Johann Gotthard von Müller (4 May 1747 in Bernhausen, near Stuttgart – 14 March 1830 in Stuttgart) was a German line engraver.

==Biography==
He prepared himself for the church, but attended the academy of fine arts as well and studied under the court painter Guibal. Developing a talent for engraving, he went to Paris in 1770, where for six years he studied under Johann Wille. He won a number of prizes there, and was elected a member of the French Academy.

In 1776, Duke Charles recalled him to Stuttgart, where he taught for nine years, and whence he was summoned to Paris to engrave a portrait of Louis XVI, after Joseph Duplessis. Next in importance to this is his engraving of Trumbull's “Battle of Bunker Hill.”

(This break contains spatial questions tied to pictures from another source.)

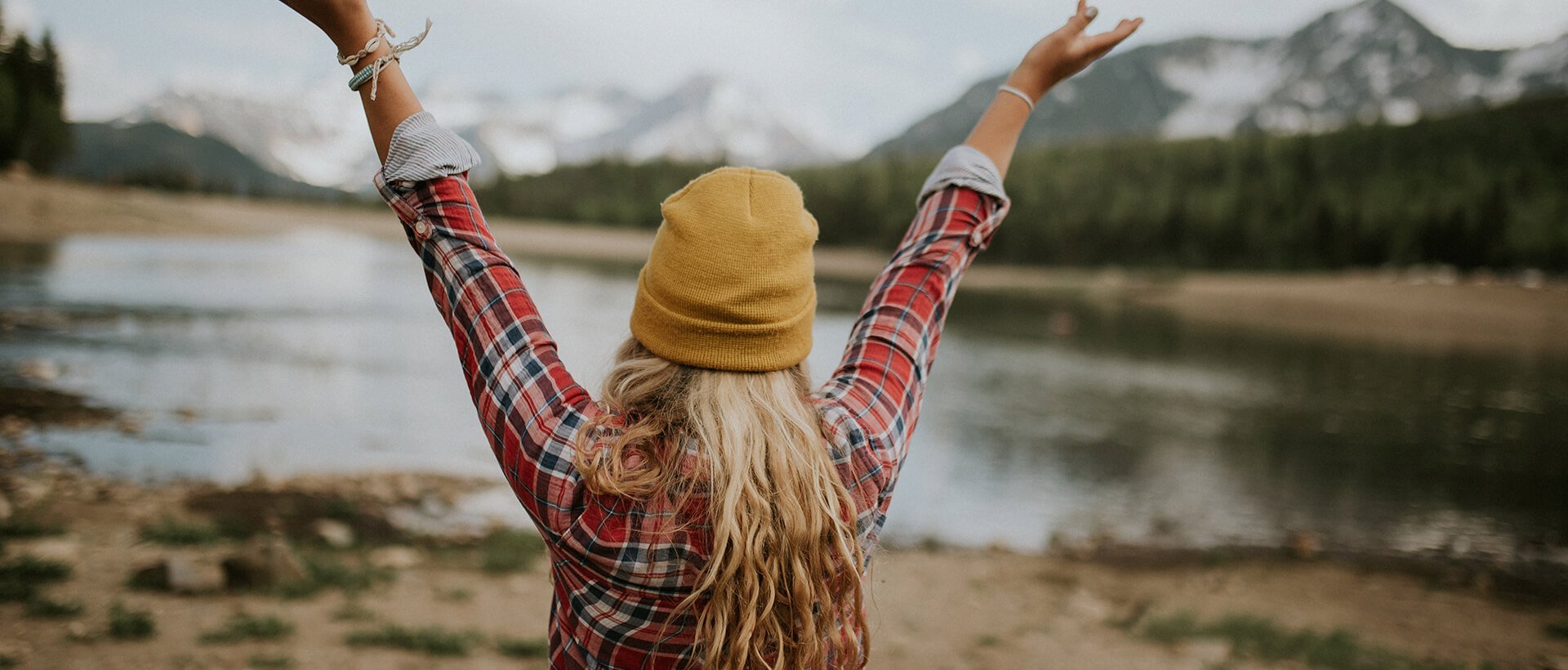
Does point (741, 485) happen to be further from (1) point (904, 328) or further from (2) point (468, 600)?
(2) point (468, 600)

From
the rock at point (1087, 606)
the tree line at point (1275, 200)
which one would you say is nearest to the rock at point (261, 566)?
the rock at point (1087, 606)

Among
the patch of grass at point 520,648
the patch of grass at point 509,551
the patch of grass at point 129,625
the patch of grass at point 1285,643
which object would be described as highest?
the patch of grass at point 129,625

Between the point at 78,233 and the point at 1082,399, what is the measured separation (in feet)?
148

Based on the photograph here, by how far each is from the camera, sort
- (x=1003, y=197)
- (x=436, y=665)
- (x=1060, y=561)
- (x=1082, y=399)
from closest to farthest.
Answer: (x=1003, y=197) → (x=436, y=665) → (x=1060, y=561) → (x=1082, y=399)

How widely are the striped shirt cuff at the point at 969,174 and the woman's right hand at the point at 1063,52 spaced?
15 cm

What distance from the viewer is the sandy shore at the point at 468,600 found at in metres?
4.54

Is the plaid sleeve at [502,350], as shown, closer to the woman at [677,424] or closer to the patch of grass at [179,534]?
the woman at [677,424]

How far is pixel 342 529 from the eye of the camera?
6527 millimetres

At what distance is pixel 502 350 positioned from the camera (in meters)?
1.16

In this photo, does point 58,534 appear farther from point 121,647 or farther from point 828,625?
point 828,625

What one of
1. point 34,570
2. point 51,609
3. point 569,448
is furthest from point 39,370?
point 569,448

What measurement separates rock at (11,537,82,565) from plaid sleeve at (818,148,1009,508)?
547cm

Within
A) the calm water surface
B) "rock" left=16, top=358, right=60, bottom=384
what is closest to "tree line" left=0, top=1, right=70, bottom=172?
the calm water surface

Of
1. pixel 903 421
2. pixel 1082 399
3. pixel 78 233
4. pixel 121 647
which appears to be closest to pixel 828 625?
pixel 903 421
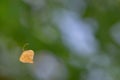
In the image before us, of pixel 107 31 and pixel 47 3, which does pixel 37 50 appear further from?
pixel 107 31

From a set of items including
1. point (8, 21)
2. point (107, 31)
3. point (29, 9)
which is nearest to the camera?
point (8, 21)

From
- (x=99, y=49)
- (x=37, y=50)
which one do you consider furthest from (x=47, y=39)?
(x=99, y=49)

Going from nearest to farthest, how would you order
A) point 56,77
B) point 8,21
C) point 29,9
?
point 8,21
point 29,9
point 56,77

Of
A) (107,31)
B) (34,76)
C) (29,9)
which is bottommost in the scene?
(34,76)

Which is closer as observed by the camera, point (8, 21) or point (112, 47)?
point (8, 21)

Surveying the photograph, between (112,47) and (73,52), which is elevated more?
(112,47)

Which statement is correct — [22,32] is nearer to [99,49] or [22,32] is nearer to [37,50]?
[37,50]
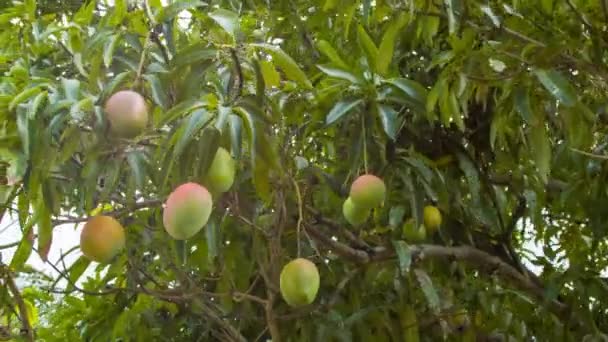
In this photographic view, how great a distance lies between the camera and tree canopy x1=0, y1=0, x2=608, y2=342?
110 cm

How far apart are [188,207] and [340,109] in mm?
363

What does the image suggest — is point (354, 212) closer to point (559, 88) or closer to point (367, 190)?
point (367, 190)

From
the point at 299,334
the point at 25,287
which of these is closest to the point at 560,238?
the point at 299,334

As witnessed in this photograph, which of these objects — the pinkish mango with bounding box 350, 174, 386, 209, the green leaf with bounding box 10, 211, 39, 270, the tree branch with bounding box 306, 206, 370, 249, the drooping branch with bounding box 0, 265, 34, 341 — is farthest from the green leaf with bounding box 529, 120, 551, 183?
the drooping branch with bounding box 0, 265, 34, 341

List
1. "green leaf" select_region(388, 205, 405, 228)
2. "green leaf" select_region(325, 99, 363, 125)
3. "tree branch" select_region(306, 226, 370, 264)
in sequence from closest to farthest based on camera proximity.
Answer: "green leaf" select_region(325, 99, 363, 125), "tree branch" select_region(306, 226, 370, 264), "green leaf" select_region(388, 205, 405, 228)

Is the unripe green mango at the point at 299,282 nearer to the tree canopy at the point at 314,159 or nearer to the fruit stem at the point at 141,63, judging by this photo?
the tree canopy at the point at 314,159

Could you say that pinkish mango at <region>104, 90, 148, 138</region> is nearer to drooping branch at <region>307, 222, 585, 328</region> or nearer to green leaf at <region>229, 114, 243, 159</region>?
green leaf at <region>229, 114, 243, 159</region>

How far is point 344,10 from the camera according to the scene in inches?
56.8

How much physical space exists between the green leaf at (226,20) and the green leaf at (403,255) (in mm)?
651

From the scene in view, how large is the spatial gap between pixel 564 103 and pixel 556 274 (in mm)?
774

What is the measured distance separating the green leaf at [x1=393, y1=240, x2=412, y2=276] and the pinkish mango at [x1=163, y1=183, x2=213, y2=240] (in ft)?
1.93

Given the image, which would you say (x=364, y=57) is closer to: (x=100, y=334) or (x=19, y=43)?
(x=19, y=43)

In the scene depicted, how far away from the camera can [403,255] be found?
158cm

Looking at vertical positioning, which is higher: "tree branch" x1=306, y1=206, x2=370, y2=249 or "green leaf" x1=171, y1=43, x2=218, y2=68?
"green leaf" x1=171, y1=43, x2=218, y2=68
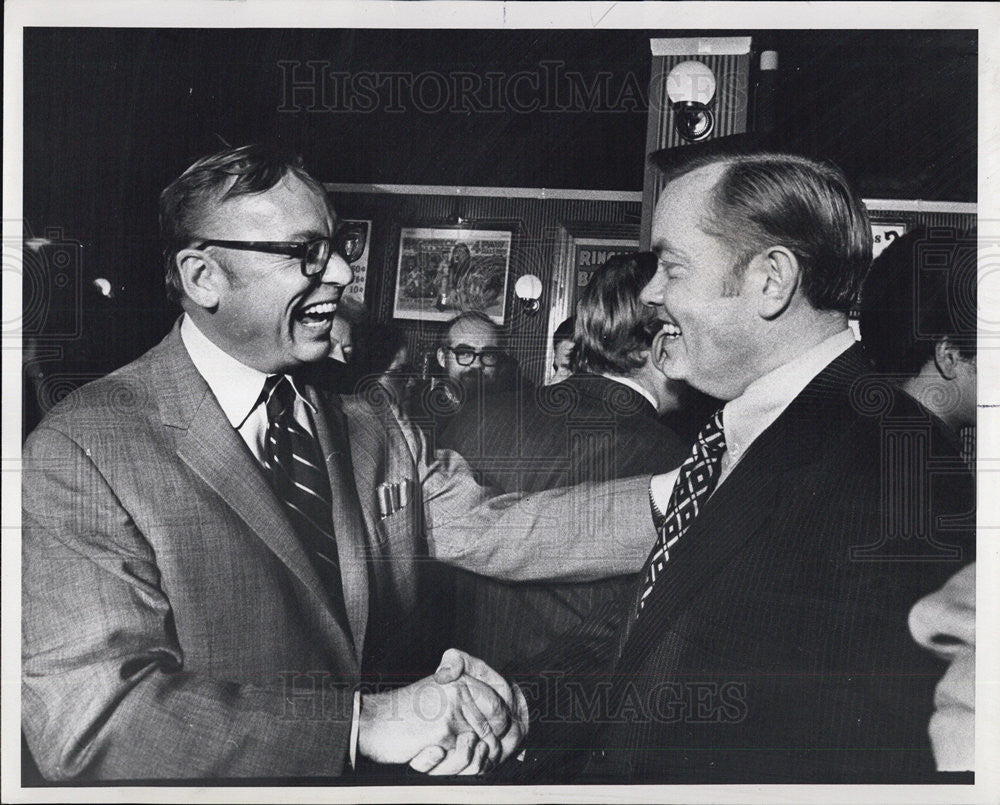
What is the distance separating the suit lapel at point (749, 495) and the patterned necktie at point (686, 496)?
2 centimetres

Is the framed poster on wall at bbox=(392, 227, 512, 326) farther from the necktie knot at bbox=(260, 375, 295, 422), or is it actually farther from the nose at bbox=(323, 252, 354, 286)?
the necktie knot at bbox=(260, 375, 295, 422)

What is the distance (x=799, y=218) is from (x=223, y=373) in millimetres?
1425

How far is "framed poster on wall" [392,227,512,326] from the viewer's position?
203cm

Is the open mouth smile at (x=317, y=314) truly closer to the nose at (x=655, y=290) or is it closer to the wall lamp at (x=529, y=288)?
the wall lamp at (x=529, y=288)

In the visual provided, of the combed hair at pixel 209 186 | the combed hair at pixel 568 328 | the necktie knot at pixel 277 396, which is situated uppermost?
the combed hair at pixel 209 186

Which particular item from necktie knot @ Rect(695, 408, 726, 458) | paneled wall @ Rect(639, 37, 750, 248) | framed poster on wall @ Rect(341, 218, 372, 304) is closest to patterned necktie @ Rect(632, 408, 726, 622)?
necktie knot @ Rect(695, 408, 726, 458)

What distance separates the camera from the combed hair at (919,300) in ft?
6.73

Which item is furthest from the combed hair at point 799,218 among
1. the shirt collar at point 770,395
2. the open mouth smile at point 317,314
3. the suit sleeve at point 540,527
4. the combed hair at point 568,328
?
the open mouth smile at point 317,314

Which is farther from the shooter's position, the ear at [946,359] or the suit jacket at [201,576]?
the ear at [946,359]

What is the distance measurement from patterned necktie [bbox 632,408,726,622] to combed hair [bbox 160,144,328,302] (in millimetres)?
1083

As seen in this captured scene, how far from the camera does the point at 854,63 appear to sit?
208cm

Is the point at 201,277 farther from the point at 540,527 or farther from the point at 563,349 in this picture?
A: the point at 540,527

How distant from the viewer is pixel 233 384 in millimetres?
2008

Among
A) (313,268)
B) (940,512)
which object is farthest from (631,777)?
(313,268)
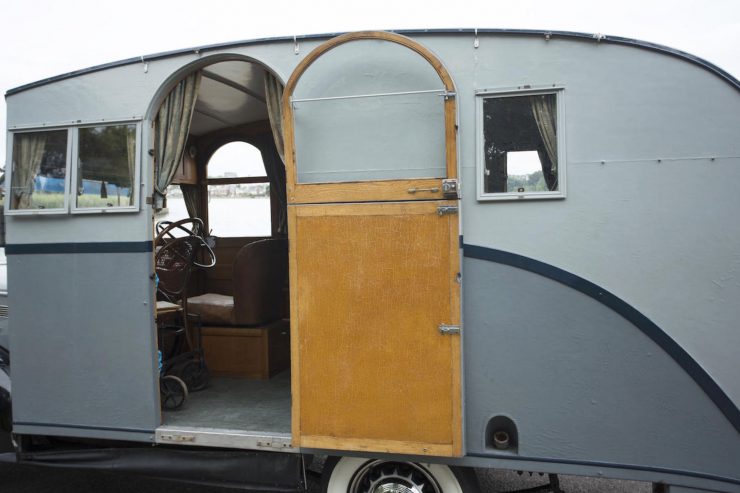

On his return to Stuttgart he became professor of engraving. He was elected a member of the principal European academies, and was knighted in 1818. He engraved thirty-three plates in all, of which, besides those mentioned, the best are: “Madonna della Seggiola,” after Raphael; “Saint Catharine with Two Angels,” after Leonardo da Vinci; “Schiller,” after the portrait by Anton Graff; and “Saint Cecilia,” after Domenichino.

==Personal life==
He trained his son, Johann Friedrich as a line engraver. Friedrich went to Paris to complete his studies and mostly worked there. He executed engravings of “St. John” and “St. Cecilia” after Domenichino. After preparing in Rome for the engraving of Raphael's “Madonna di San Sisto,” he devoted the remainder of his life to that masterpiece. In 1814 he was appointed professor in the Dresden Academy of Fine Arts, but his health being impaired by overwork, he retired. His works, 18 in number, were noticed favorably.